■ **EXERCISE**
Return, with both end lines included, exactly what the data below holds from the line with "Boyz (Feat Akon+R.City) [Vinyl Maxi-Single]" through the line with "Cherry bait - Cherry", though not the pictures.

■ **EXERCISE INPUTS**

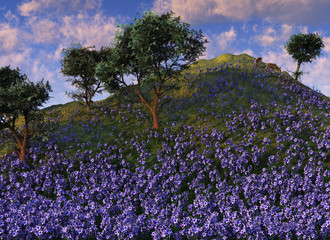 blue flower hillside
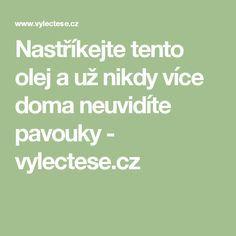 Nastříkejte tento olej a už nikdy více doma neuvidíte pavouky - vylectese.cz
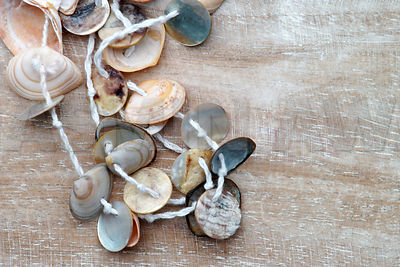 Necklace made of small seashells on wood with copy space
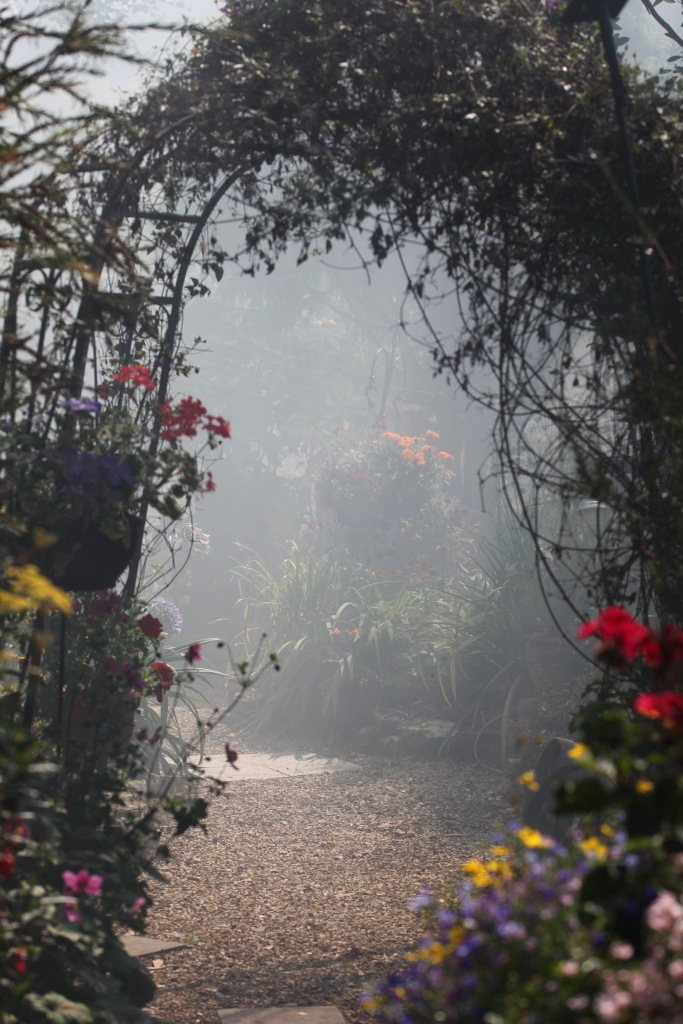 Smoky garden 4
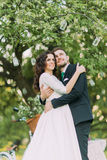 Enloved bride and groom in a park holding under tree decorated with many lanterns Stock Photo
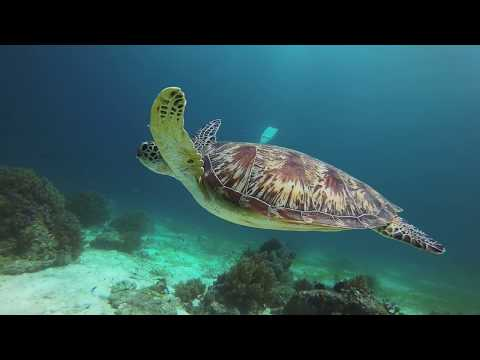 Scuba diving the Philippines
==
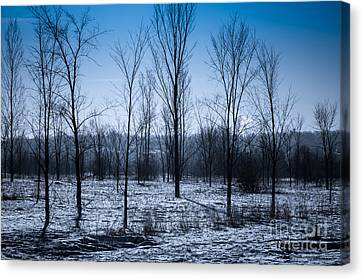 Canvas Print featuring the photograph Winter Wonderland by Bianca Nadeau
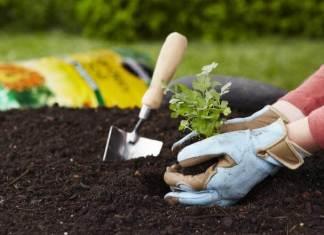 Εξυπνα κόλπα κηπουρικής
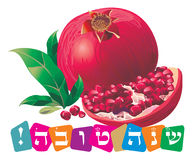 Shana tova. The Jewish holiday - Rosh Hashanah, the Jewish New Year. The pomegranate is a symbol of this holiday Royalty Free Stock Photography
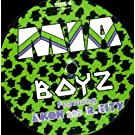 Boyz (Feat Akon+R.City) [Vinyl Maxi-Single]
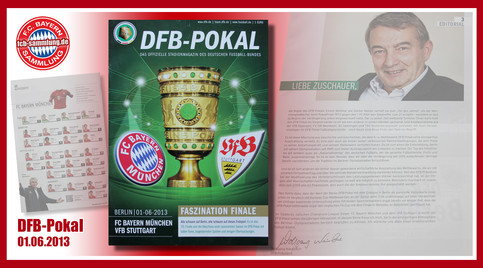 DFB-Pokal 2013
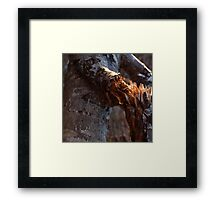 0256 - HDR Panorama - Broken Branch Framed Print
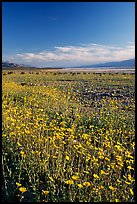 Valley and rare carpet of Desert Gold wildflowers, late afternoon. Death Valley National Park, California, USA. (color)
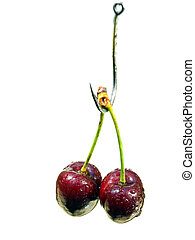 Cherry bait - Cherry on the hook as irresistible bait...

■ **OUTPUT OF THE TASK**
 Boyz (Feat Akon+R.City) [Vinyl Maxi-Single]
 DFB-Pokal 2013
 0256 - HDR Panorama - Broken Branch Framed Print
 Valley and rare carpet of Desert Gold wildflowers, late afternoon. Death Valley National Park, California, USA. (color)
 Cherry bait - Cherry on the hook as irresistible bait...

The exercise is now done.